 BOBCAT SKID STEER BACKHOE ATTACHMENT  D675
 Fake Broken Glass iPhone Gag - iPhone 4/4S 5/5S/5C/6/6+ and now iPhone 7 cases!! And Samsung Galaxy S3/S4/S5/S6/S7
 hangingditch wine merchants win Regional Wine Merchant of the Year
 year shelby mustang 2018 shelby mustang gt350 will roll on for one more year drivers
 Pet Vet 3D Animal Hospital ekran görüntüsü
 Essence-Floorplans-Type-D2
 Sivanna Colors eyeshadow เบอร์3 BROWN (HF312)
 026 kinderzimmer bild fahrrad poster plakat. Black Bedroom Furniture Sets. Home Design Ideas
==
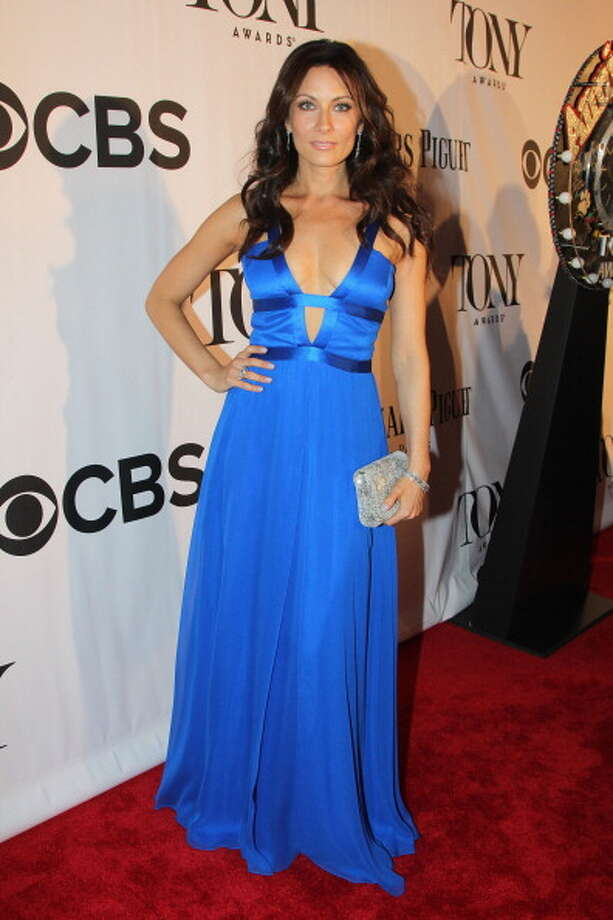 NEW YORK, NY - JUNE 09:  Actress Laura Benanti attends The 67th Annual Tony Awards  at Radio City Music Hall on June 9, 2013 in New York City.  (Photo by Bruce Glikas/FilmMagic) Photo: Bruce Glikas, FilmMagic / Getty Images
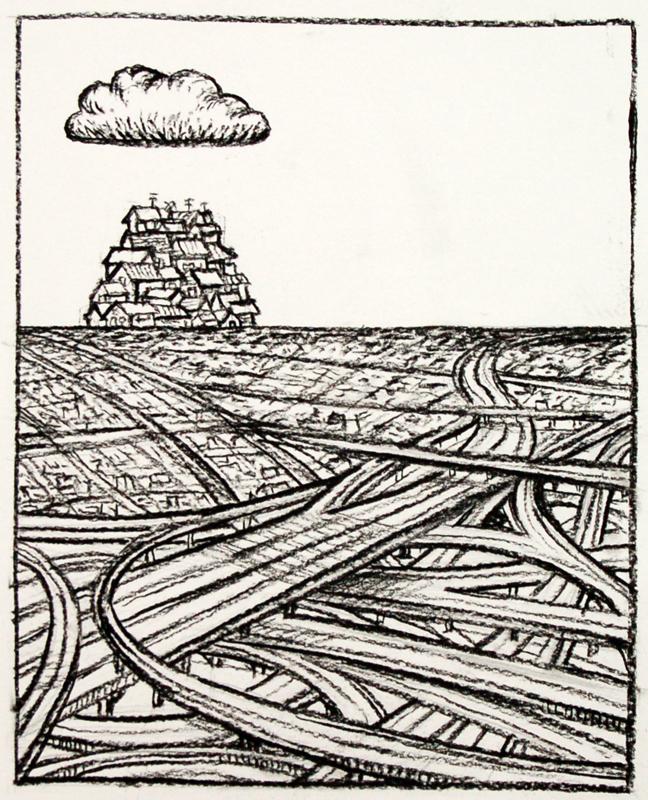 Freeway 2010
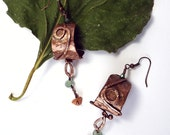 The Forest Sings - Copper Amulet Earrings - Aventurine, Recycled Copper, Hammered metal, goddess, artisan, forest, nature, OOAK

Exercise brief
Looking at the records above, return exactly the lines from the line with "hangingditch wine merchants" to the line with "026 kinderzimmer bild", both ends included.

Answer to this task
 hangingditch wine merchants win Regional Wine Merchant of the Year
 year shelby mustang 2018 shelby mustang gt350 will roll on for one more year drivers
 Pet Vet 3D Animal Hospital ekran görüntüsü
 Essence-Floorplans-Type-D2
 Sivanna Colors eyeshadow เบอร์3 BROWN (HF312)
 026 kinderzimmer bild fahrrad poster plakat. Black Bedroom Furniture Sets. Home Design Ideas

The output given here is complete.